━━ DOCUMENT SEGMENT

Skip to end of metadata
Go to start of metadata

Problem Summary

Configuring and managing DSpace test and development environments requires significant effort.

When developing and testing against multiple versions of DSpace, the management of system software becomes significantly more complex especially when there is a need to downgrade versions of software.

DSpace 4, 5, and 6 require Postgres and Tomcat as prerequisite software.

A full DSpace 7 instance will require Postgres, Tomcat, Node (angular), and Solr as pre-requisite software.  A developer may wish to focus on either the full set of components or a subset of these components.

Assumption

The complexity of managing these development and test environments has likely prevent some institutions from contributing to the platform. 

The project might be able to engage a larger audience of developers if the prerequisites for creating a development environment could be simplified.

Many DSpace stakeholders are not developers.  If it was easier to deploy a snapshot instance of DSpace to the cloud, these stakeholders could play a more active role in system testing.

Goal 1: Simplify and standardize the process for creating a development environment for all supported versions of DSpace

Docker provides a consistent, predictable environment

Docker provides users with a consistent and predictable runtime environment.  With such an environment, new DSpace developers will be able to more easily isolate local environment inconsistencies when seeking help from the DSpace community.

Docker allows a user to manage multiple (and incompatible) environments

Docker containers allow a developer to manage and run multiple system configurations from a single desktop or test server.

Significant work has already been done in this area.  https://github.com/DSpace-Labs/DSpace-Docker-Images

Each major branch of DSpace and each recent release of DSpace has been published as a Docker image.

Goal 2: Publish a standard set of AIP files (archival ingest packages) to facilitate system testing

In order to expedite and simplify DSpace testing, it would be useful to provide developers with content suitable for testing a majority of DSpace use cases.

Fortunately, the DSpace AIP ingest process provides a mechanism for constructing a DSpace repository that is DSpace version agnostic.

What test resources exist?

We have generated one simple set of re-usable AIP files posted on GitHub.  https://github.com/DSpace-Labs/AIP-Files

These files are too simplistic for testing real DSpace use cases.

━━━━
━━ INPUT DATA

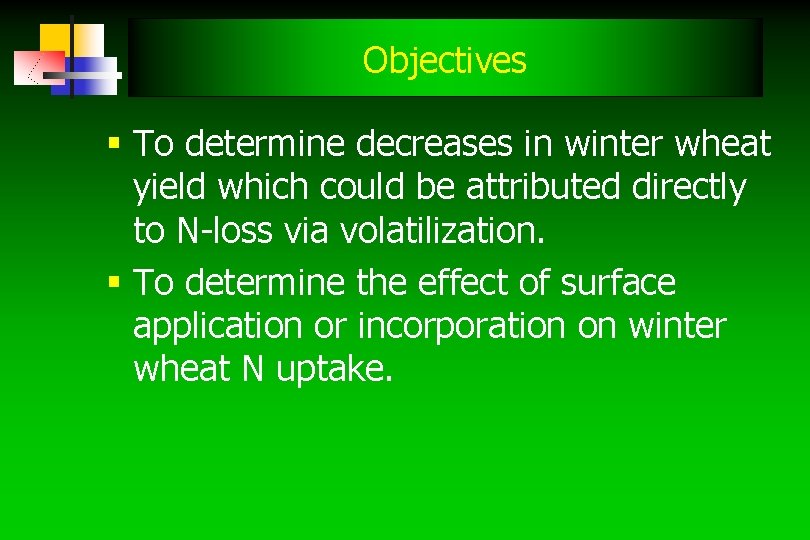 Objectives

▪ To determine decreases in winter wheat yield which could be attributed directly to N-loss via volatilization.

▪ To determine the effect of surface application or incorporation on winter wheat N uptake.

━━━━

- **APPLY WHAT YOU READ**:
1. According to the page on DSpace test and development environments, how does Docker's consistent, predictable runtime environment help new DSpace developers? Answer in one to three sentences.
2. Continue the page on DSpace test and development environments, starting after its final sentence.
You can set the lines aside for these tasks.

- **WRITTEN ANSWERS**:
1. Docker's consistent, predictable environment lets new DSpace developers more easily isolate inconsistencies in their local environment when they seek help from the DSpace community.

2.
Demo.dspace.org is populated with a set of AIP files that are stored on Amazon S3.  These files are approximately 1.5G in size. 

A regular GitHub repository is not appropriate for sharing large files.  See https://help.github.com/articles/working-with-large-files/.

What test resources should exist?

  • A community/collection hierarchy containing items of various sample document types (PDF, image) that illustrate DSpace features including some access-restricted material.  
    • These examples should be created from contrived examples or from open-access resources.
  • A community/collection hierarchy containing multilingual metadata
  • A community/collection hierarchy containing some digital collection material

How should these test resources be distributed?

The collections of material that are likely to be shared will exceed the space and bandwidth limitations of a GitHub code repository, so there are likely to be some storage and bandwidth costs associated with sharing these resources.

A test collection would need to be downloadable as a single zip file or as a collection of individual zip files.

  • Explore GitHub LFS (large file storage) as an option
  • Share resources through a cloud service such as AWS S3.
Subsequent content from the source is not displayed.